Retirement: Being a Budget Conscious Grandparent

One of the joys of retiring is spending time with your grandchildren. But these relationships don ' t always come cheap. Matthew Tuttle, a certified financial planner and author of " Financial Secrets of My Wealthy Grandparents, " sees a lot of older clients digging deep to help support (or spoil) the younger generation. He told NEWSWEEK'sCaitlin McDevitt how to show love to grandchildren without going broke.

McDevitt : How is this generation of grandparents different from previous generations?
Tuttle: Today's grandparents have a larger role in babysitting [because of the high divorce rate and the large number of two-income households]. There are grandparents who are saddled with a lot of responsibility as far as watching kids, demands on their money, demands on their time.

Are grandparents overextending themselves?
Grandparenting duties can infringe on ways they have planned to spend retirement.
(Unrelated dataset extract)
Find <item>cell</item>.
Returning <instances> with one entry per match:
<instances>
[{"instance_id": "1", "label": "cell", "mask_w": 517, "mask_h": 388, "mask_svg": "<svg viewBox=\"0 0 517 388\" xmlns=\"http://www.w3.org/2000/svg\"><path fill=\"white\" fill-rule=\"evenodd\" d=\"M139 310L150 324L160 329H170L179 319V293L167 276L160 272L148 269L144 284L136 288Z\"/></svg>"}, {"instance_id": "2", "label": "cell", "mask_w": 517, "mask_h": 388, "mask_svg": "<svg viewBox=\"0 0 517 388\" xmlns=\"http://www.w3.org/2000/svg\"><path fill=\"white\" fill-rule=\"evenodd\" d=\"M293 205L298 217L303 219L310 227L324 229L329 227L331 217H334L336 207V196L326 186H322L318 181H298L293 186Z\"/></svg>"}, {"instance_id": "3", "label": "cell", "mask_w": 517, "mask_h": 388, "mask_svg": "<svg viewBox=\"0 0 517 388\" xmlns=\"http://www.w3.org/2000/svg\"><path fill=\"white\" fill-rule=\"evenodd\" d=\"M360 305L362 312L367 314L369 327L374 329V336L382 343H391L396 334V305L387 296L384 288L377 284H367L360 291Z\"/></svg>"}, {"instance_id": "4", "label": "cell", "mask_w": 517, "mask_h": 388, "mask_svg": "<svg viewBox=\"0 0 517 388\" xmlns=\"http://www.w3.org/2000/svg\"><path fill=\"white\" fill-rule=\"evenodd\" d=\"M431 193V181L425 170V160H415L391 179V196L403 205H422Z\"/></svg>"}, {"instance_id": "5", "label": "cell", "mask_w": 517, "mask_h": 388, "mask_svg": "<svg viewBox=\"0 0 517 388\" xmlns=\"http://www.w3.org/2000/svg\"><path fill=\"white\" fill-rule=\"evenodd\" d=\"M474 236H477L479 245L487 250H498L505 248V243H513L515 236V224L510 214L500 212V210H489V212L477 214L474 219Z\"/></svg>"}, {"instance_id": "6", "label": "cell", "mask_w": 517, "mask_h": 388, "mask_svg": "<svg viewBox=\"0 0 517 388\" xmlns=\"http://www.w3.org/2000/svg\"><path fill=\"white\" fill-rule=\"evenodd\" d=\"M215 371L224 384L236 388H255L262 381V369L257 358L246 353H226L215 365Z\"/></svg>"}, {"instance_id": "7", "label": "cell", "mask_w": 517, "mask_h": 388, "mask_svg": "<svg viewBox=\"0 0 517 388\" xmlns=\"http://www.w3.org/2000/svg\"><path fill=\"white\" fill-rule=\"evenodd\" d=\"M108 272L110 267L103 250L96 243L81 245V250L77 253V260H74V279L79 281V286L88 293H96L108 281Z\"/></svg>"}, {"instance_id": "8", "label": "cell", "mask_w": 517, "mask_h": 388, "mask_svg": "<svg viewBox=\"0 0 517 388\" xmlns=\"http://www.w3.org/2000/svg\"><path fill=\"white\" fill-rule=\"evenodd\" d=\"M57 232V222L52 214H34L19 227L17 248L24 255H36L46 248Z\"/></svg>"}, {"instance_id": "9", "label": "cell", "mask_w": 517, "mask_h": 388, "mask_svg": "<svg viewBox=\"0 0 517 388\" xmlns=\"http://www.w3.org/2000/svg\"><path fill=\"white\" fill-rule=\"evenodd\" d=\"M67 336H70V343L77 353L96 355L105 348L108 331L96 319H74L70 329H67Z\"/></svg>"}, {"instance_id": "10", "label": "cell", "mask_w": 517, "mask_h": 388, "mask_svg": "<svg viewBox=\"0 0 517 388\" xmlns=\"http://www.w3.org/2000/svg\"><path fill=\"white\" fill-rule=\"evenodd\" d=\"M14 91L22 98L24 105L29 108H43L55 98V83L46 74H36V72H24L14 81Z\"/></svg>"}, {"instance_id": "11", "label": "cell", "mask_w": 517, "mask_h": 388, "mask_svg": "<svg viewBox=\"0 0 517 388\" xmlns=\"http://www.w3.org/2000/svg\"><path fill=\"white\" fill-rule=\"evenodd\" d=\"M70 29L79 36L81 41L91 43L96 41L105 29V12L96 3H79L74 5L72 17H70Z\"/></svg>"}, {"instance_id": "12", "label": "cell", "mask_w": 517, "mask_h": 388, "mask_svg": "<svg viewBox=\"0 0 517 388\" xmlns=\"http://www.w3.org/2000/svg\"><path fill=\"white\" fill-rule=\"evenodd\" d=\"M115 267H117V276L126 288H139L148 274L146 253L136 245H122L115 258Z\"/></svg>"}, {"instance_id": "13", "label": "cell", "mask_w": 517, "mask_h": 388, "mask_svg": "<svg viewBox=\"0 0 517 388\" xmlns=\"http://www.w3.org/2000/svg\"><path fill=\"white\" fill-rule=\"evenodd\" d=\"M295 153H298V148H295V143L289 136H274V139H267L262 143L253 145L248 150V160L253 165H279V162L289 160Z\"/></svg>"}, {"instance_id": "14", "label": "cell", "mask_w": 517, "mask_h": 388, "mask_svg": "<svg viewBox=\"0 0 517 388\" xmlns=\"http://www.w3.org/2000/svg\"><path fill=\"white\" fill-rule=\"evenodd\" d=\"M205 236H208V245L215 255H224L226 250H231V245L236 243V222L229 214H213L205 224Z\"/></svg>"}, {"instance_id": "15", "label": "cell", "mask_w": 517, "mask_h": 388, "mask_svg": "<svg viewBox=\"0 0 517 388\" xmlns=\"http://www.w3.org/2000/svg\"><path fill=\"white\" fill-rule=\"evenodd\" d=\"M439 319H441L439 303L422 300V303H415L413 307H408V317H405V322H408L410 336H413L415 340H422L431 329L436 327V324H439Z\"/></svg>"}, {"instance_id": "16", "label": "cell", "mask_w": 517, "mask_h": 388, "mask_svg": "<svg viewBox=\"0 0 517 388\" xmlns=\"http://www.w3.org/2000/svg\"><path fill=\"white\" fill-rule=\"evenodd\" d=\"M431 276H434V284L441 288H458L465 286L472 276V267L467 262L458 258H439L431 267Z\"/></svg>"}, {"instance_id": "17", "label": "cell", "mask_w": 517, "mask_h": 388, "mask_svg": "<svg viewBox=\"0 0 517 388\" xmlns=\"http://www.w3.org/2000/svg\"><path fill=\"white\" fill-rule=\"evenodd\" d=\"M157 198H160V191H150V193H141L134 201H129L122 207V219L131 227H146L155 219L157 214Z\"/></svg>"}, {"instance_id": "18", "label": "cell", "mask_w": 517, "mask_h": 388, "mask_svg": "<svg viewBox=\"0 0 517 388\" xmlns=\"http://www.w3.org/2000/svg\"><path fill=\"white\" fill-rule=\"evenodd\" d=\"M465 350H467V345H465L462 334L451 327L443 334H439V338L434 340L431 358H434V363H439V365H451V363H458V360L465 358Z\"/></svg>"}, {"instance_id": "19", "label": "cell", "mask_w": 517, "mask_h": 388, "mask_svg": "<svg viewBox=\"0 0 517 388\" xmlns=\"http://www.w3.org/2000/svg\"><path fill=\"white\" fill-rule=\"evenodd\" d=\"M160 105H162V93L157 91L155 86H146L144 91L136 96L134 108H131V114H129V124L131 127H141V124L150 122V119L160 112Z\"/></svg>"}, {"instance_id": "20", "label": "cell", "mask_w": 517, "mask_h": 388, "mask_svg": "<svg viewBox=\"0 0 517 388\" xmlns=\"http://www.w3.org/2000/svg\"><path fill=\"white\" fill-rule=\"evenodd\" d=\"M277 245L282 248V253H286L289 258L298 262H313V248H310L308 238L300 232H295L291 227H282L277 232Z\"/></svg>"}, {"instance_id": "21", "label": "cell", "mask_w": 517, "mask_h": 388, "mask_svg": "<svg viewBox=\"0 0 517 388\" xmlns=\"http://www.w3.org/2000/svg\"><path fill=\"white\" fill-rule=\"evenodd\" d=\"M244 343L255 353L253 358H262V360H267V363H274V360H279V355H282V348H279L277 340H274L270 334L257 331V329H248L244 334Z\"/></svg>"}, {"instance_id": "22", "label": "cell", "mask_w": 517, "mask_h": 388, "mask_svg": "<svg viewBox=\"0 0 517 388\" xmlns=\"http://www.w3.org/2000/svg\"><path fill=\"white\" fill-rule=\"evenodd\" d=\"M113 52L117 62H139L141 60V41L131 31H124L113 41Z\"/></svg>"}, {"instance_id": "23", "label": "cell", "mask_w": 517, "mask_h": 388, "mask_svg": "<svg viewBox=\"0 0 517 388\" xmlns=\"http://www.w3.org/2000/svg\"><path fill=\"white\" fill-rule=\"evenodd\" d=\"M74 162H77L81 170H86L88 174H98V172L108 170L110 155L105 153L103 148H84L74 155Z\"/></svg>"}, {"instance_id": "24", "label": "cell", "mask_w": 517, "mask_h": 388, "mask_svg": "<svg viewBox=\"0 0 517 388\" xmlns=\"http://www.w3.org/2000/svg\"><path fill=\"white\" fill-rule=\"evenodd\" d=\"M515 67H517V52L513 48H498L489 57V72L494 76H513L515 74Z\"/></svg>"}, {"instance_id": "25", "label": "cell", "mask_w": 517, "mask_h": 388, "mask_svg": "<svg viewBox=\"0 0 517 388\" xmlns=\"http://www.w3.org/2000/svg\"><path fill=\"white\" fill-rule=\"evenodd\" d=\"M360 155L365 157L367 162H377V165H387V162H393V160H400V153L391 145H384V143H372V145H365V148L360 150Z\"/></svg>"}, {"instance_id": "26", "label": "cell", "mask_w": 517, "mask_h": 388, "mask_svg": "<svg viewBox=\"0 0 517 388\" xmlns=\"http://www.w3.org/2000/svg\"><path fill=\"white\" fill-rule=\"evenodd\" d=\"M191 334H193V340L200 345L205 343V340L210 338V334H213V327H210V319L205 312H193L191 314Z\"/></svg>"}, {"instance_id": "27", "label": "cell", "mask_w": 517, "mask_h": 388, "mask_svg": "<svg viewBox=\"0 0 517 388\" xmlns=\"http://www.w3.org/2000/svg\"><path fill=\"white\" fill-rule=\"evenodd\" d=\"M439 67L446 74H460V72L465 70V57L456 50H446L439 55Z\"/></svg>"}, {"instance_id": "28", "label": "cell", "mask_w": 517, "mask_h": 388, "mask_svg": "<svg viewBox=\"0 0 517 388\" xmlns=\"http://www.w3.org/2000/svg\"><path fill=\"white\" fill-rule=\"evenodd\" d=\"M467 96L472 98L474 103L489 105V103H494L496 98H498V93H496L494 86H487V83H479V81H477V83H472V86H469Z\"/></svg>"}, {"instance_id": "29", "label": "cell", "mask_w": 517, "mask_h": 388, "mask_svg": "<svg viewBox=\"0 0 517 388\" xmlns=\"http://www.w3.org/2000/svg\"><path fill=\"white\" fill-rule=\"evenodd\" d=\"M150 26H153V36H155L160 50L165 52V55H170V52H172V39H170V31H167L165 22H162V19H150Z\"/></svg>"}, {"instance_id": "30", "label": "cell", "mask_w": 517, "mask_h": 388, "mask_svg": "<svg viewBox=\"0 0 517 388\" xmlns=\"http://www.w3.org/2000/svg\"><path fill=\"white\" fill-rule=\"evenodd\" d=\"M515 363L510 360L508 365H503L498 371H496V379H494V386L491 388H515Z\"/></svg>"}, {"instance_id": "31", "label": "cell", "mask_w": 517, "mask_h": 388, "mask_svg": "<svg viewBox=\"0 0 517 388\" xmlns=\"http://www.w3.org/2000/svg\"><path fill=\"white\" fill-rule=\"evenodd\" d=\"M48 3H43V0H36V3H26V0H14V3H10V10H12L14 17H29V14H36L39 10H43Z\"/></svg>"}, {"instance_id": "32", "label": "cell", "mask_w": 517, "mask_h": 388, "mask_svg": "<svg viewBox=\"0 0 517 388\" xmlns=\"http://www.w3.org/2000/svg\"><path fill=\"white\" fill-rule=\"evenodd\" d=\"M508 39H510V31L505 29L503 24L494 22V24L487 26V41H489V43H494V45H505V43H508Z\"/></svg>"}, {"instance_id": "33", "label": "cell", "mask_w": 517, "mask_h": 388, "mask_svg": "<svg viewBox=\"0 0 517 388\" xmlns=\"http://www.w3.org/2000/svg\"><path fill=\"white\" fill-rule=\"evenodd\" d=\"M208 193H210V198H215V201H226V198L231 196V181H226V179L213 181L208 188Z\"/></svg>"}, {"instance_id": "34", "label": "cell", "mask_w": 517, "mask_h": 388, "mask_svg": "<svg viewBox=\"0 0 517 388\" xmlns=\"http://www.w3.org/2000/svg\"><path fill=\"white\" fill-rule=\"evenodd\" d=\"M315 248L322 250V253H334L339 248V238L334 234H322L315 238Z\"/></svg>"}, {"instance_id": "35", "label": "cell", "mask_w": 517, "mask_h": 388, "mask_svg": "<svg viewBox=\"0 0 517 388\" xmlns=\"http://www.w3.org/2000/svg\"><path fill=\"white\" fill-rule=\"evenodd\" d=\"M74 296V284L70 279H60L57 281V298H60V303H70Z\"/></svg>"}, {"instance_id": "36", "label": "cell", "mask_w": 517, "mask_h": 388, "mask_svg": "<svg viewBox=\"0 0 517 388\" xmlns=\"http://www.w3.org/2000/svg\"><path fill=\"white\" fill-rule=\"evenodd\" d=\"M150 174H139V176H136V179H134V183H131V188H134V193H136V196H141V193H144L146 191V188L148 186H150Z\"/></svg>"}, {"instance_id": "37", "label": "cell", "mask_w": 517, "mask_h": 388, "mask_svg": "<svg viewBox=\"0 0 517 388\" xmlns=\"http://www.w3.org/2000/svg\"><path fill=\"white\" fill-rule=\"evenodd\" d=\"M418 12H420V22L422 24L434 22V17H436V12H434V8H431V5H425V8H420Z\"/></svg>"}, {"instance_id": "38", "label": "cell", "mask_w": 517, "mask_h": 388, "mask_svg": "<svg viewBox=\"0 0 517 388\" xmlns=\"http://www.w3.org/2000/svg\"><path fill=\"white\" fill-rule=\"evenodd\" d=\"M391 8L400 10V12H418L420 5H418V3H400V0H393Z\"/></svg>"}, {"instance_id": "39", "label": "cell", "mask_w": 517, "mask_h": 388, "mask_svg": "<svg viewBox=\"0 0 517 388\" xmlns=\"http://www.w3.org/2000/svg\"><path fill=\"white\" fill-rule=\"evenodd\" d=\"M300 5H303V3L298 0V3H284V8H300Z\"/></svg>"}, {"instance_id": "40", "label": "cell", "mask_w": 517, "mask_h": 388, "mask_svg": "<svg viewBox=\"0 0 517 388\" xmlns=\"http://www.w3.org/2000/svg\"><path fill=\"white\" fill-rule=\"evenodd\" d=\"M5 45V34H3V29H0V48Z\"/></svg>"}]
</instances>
Most people's retirement plans don't involve changing diapers or not being able to sleep at night because of a baby. They've been there, done that. And we're seeing grandparents going through that all over again.

How should grandparents set limits on childcare duties?
Grandparents should not be bullied or guilted into watching kids. They need to be upfront in explaining what they can handle.

Do most retirees have enough money saved to help their children and grandchildren financially?
It can be taxing on their budgets. With the current economy and people losing their jobs, sometimes grandparents are the only ones who have money, and they are supporting their grown kids who have their own kids. I see grandparents who impoverish themselves to make sure that their kids have money.

What advice do you have on balancing the desire to help your kids financially with the need to stay solvent?
You should not be breaking the bank to help your kids and grandkids. You need to get a good feel for the numbers to figure out what you can afford. The grandparenting piece comes in after paying the mortgage and paying the bills.

Do you see too many grandparents spending money foolishly on birthday and holiday presents?
Outright gifts to grandkids are the most common and unwise. Don't shower kids with toys and things. Instead, when grandkids start getting older—old enough to baby-sit or wait tables—the grandparents should be setting up Roth IRAs for them. The money they contribute will grow tax-free basically forever.

How important is it to leave an inheritance?
One of the best ways is to leverage the gift. If one or both of the grandparents is healthy, they can buy a life insurance policy and make sure that the grandkids get at least a certain amount of that money. That way, even if they later get sick, or go into a nursing home and that eats up all of their money, the insurance is still there for their grandkids.

If it ' s risky, why are some grandparents still giving away so much?
They like the grandkids more than they like their own children, and it gives them a sense of pride to give to them. They're always bragging. It's all about how my grandkids did this, my grandkids did that. To them, everything the grandkids do is golden.